Stored data entries
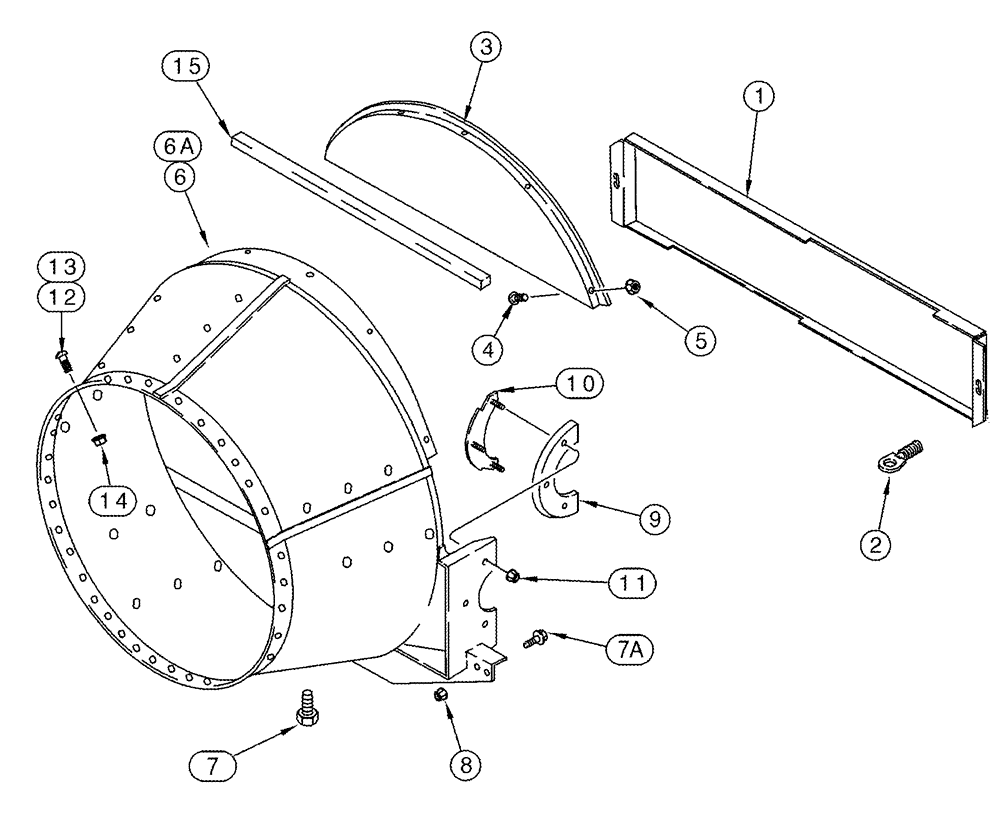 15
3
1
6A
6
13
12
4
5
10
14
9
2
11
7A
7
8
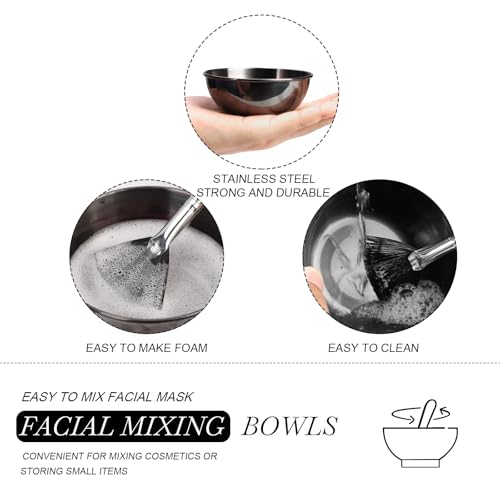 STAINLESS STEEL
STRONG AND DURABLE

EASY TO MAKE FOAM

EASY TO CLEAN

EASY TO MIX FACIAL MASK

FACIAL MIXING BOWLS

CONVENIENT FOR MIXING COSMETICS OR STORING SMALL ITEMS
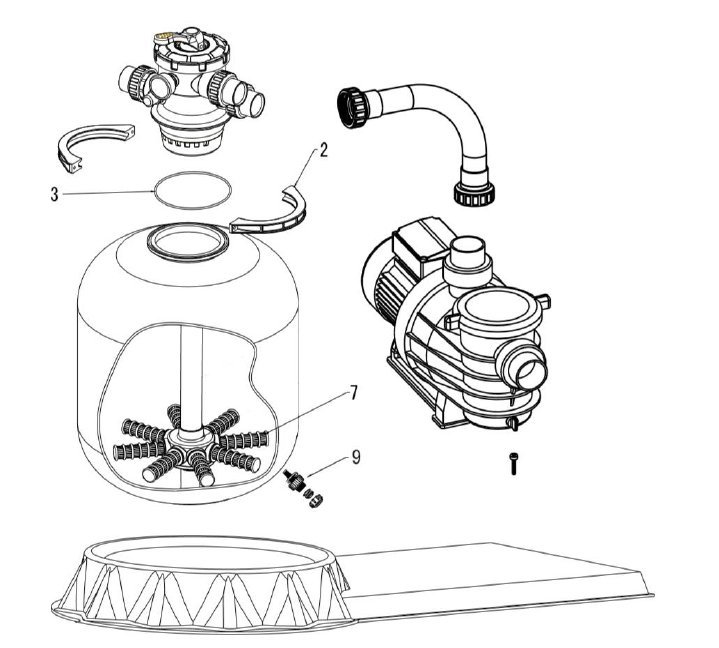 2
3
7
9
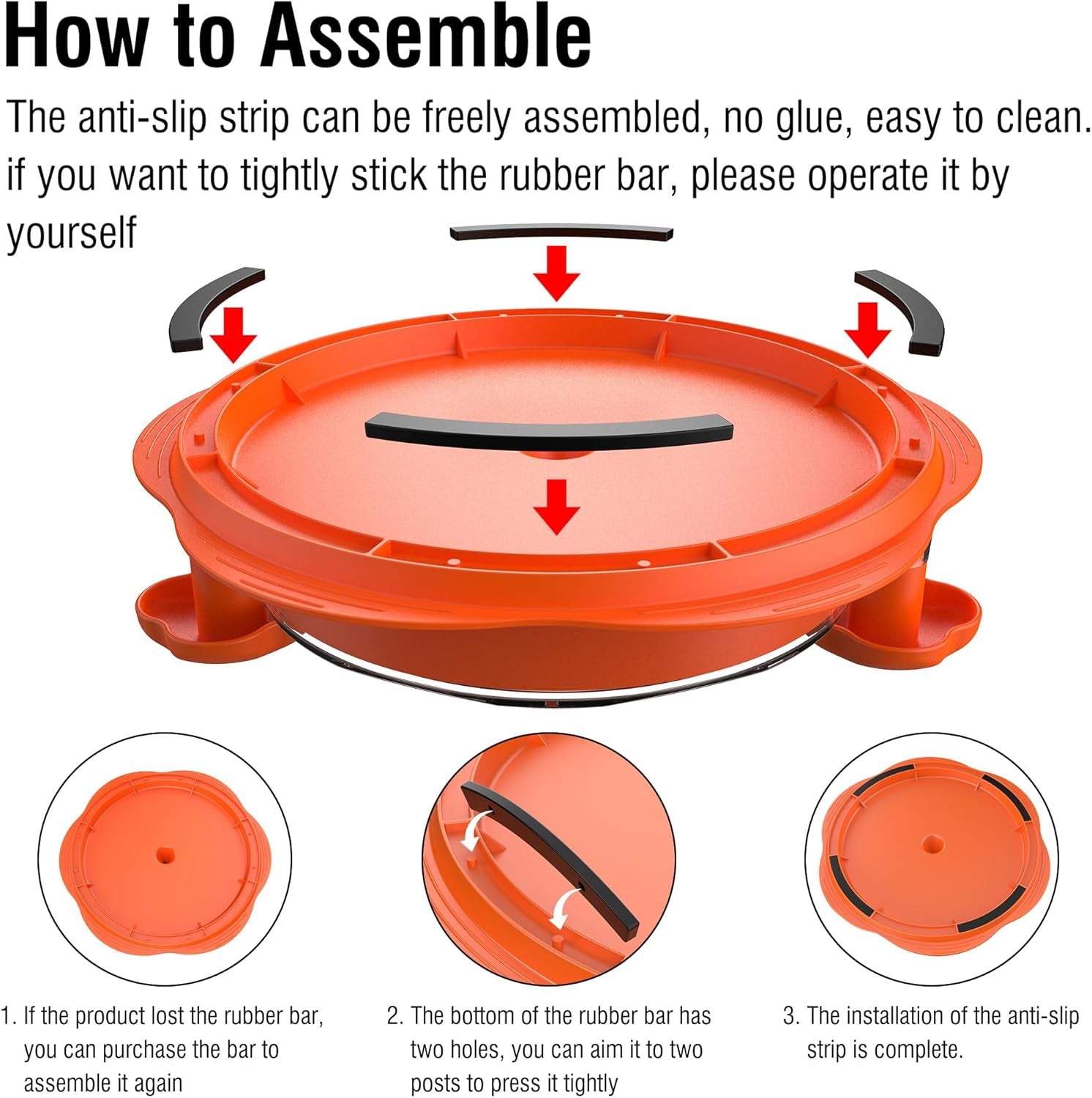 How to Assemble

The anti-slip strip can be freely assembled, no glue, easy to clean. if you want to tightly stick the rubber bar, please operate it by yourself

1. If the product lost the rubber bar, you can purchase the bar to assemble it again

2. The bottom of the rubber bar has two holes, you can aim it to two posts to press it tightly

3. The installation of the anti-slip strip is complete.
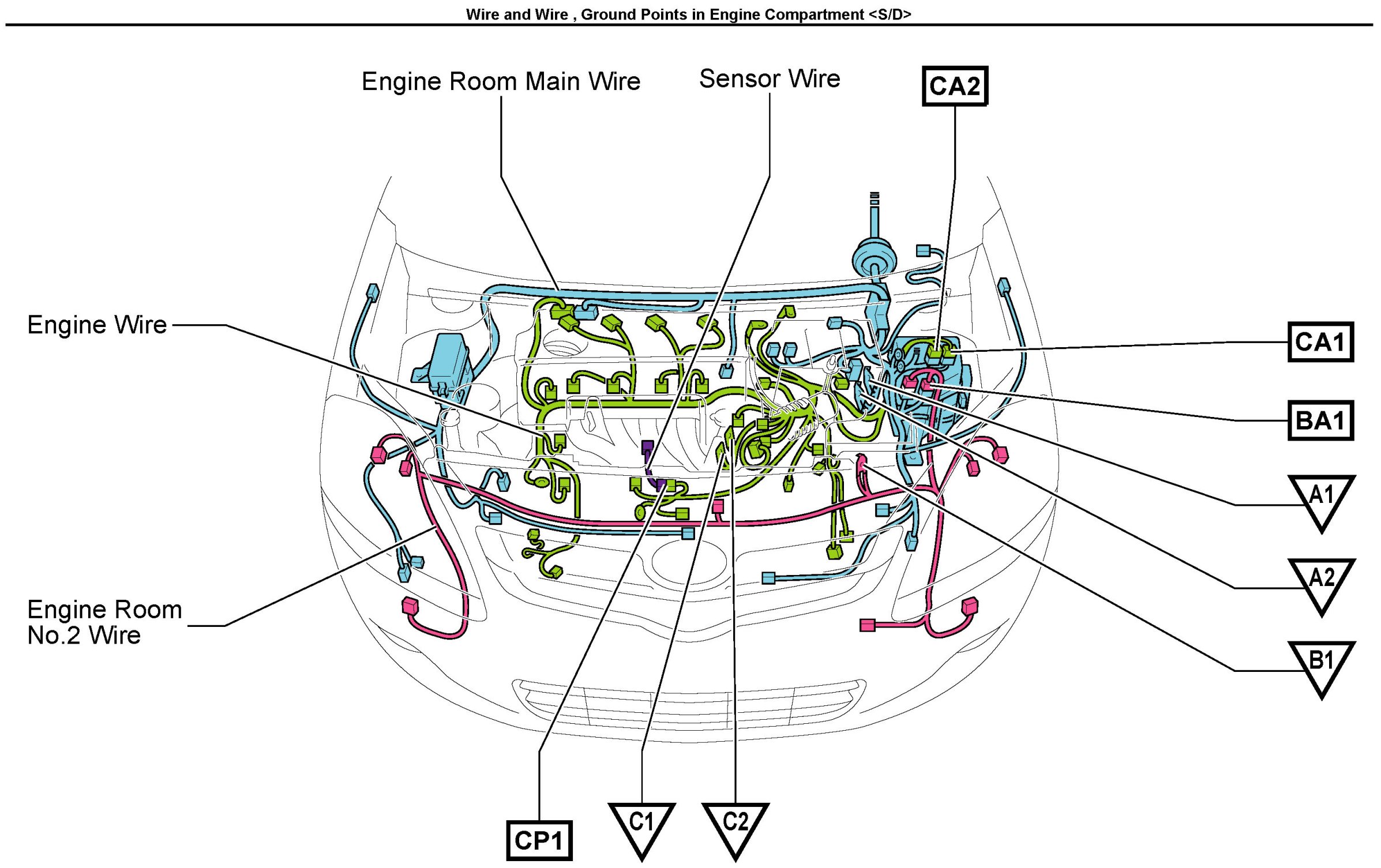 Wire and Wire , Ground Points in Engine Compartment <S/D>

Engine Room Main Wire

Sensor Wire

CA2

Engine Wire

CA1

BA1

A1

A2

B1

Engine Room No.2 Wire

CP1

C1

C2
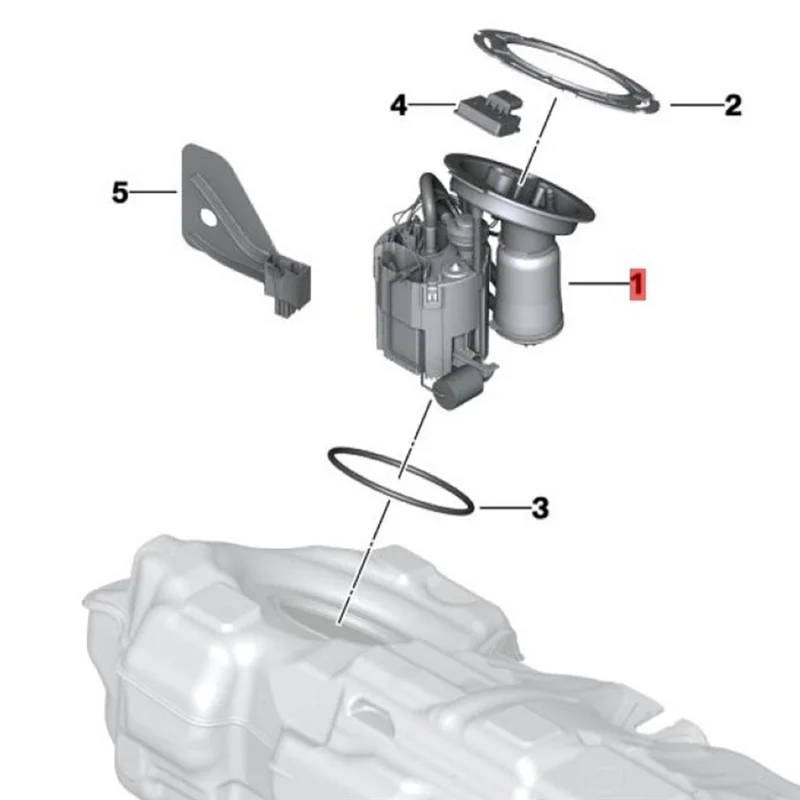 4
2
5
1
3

TRY IT: Search the entries for the word "MIXING" and report how many lines contain it, as a bare number.

PROBLEM SOLUTION: 2